From 54b8dba4b5f29238f000161368e6b7d3fa94a55e Mon Sep 17 00:00:00 2001
From: Nicholas Gates <nick@nickgates.com>
Date: Fri, 8 May 2026 13:27:43 -0400
Subject: [PATCH 10/11] Skip sparse dict gate for filter values

Signed-off-by: Nicholas Gates <nick@nickgates.com>
---
 vortex-array/src/arrays/dict/vtable/mod.rs | 4 ++--
 1 file changed, 2 insertions(+), 2 deletions(-)

diff --git a/vortex-array/src/arrays/dict/vtable/mod.rs b/vortex-array/src/arrays/dict/vtable/mod.rs
index 7ca71b49d49..ab679dc27d1 100644
--- a/vortex-array/src/arrays/dict/vtable/mod.rs
+++ b/vortex-array/src/arrays/dict/vtable/mod.rs
@@ -189,11 +189,11 @@ impl VTable for Dict {
             )));
         }
 
-        if sparse::should_consider_sparse_canonicalize(array.codes().len(), array.values().len())
-            && !array.has_all_values_referenced()
+        if !array.has_all_values_referenced()
             // `take(FilterArray(...))` is also represented as a dictionary. Compacting that shape
             // burns time before the lazy filter has a chance to push the row mask into its child.
             && !array.values().is::<Filter>()
+            && sparse::should_consider_sparse_canonicalize(array.codes().len(), array.values().len())

• • •

Brief 1: Say whether each statement agrees with the dict vtable patch, answering yes or no and quoting the deciding words: (a) the patch touches one file with two insertions and two deletions; (b) in the new version, the sparse canonicalize check comes before the check on referenced values; (c) a comment says `take(FilterArray(...))` is also represented as a dictionary.
Brief 2: Extend the dict vtable patch, beginning after its final line.
The data that follows is not needed for this work.

Source material:
• • •

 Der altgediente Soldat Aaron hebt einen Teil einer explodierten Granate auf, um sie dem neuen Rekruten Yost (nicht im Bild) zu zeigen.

• • •

Output 1:
(a) Yes: "1 file changed, 2 insertions(+), 2 deletions(-)"
(b) No: "+        if !array.has_all_values_referenced()"
(c) Yes: "`take(FilterArray(...))` is also represented as a dictionary"

Output 2:
             && let Some(canonical) = sparse::sparse_canonicalize_dict(&array, ctx)?
         {
             return Ok(ExecutionResult::done(canonical));

From 22be09b1e5c03807776ccd2c688bed59f48b7530 Mon Sep 17 00:00:00 2001
From: Nicholas Gates <nick@nickgates.com>
Date: Fri, 8 May 2026 14:04:53 -0400
Subject: [PATCH 11/11] Deduplicate cardinality code

Signed-off-by: Nicholas Gates <nick@nickgates.com>
---
 vortex-array/public-api.lock                  |   6 ++
 .../arrays/dict/{vtable => }/cardinality.rs   |  24 +++--
 vortex-array/src/arrays/dict/mod.rs           |   1 +
 vortex-array/src/arrays/dict/vtable/mod.rs    |   1 -
 vortex-array/src/arrays/dict/vtable/sparse.rs |   7 +-
 vortex-duckdb/src/exporter/dict.rs            |   2 +-
 .../src/exporter/dict_cardinality.rs          | 102 ------------------
 vortex-duckdb/src/exporter/mod.rs             |   1 -
 8 files changed, 25 insertions(+), 119 deletions(-)
 rename vortex-array/src/arrays/dict/{vtable => }/cardinality.rs (88%)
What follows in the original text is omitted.